Natasha, Pierre and the Great Comet of 1812 is playing at Ars Nova through November 10.
Daisy Foote’s Him is an understated drama of demonic possession, and director Evan Yionoulis has the actors recite it reverently, deliberately, trying to incant the exorcism just so, as if the words were breakable. The result: moments of delicate beauty ... and also moments of tottering stiltedness. Foundering adult siblings Henry (Tim Hopper) and Pauline (Hallie Foote) are back in their childhood home in small-town New Hampshire taking care of their dying father — the unseen "Him" of the title — and their developmentally disabled adult brother Farley (Adam LeFevre). Papa wasn’t much of a papa to his kids; he’s leaving them with a failing grocery store, nothing in the kitty, and very little in the way of life skills or expressed love. But he had a secret: a patch of valuable, undeveloped land that was his sanctuary. He wanted no one to possess it, in any Lockean sense of possession — he preferred it to remain a state of nature, refuge from a hungry, all-consuming human world he found disgusting and intolerable. This human world, unfortunately, included a family that’s been slowly dying of his neglect.
Who’ll be the recipient of his legacy? Lovelorn Henry, a soft touch and a lost soul who pops little white pills to stave off despair? (The pleasant Hopper turns in a sweet but somewhat glazed performance.) Or embittered Pauline, chilly as her father but far more pragmatic? (Add another prime specimen to Hallie Foote’s gallery of wary, wiry spinsters.) As we wait two acts to find out, we follow the intervening picaresque of Farley, who’s become romantically involved with a young neighbor (Adina Verson) of similar mental limitations. (“Someone like Farley has moved in across the street,” laughs Henry. “Farley has found someone when you and I have never managed to find anyone!”) Farley’s story is the plot’s backbone and a bit of poignant comic relief, but it intrudes a bit on the ghost story and serves mainly as a delaying mechanism.
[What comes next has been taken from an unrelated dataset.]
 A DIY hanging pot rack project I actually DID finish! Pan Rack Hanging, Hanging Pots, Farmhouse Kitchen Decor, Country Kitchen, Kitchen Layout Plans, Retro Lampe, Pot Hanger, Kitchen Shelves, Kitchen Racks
The best of Him arrives late and resolves quickly and spasmodically. This is a play about loneliness as a prison of one’s own making, and perhaps as a result, it feels a little estranged from itself, not quite at home in its own skin. Much is made of a downstage chair where InvisiDad sat for years of his guarded, silent life, stewing, wanting to be off in his Walden. I stared at it for an hour and just couldn’t see anyone sitting there. The operative element of Him is absence — that’s what’s bewitching about it and what’s ever-so-slightly unsatisfying, too.
Him is playing at 59E59 St. through October 28.